DATASET =
********

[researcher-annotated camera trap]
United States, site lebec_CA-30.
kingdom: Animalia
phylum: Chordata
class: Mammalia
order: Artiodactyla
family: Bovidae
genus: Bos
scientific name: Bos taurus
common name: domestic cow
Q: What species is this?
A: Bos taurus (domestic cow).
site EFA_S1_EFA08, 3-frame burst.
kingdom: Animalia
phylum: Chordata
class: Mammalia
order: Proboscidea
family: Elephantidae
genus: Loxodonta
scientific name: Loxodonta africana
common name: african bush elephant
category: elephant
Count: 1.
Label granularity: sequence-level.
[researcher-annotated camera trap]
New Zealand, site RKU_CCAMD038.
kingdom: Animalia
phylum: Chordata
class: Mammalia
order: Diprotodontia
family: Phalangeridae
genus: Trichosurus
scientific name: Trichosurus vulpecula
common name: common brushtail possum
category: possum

********

WHAT YOU WILL DO =
Your output should match the records above word for word.

EXERCISE RESPONSE =
[researcher-annotated camera trap]
United States, site lebec_CA-30.
kingdom: Animalia
phylum: Chordata
class: Mammalia
order: Artiodactyla
family: Bovidae
genus: Bos
scientific name: Bos taurus
common name: domestic cow
Q: What species is this?
A: Bos taurus (domestic cow).
site EFA_S1_EFA08, 3-frame burst.
kingdom: Animalia
phylum: Chordata
class: Mammalia
order: Proboscidea
family: Elephantidae
genus: Loxodonta
scientific name: Loxodonta africana
common name: african bush elephant
category: elephant
Count: 1.
Label granularity: sequence-level.
[researcher-annotated camera trap]
New Zealand, site RKU_CCAMD038.
kingdom: Animalia
phylum: Chordata
class: Mammalia
order: Diprotodontia
family: Phalangeridae
genus: Trichosurus
scientific name: Trichosurus vulpecula
common name: common brushtail possum
category: possum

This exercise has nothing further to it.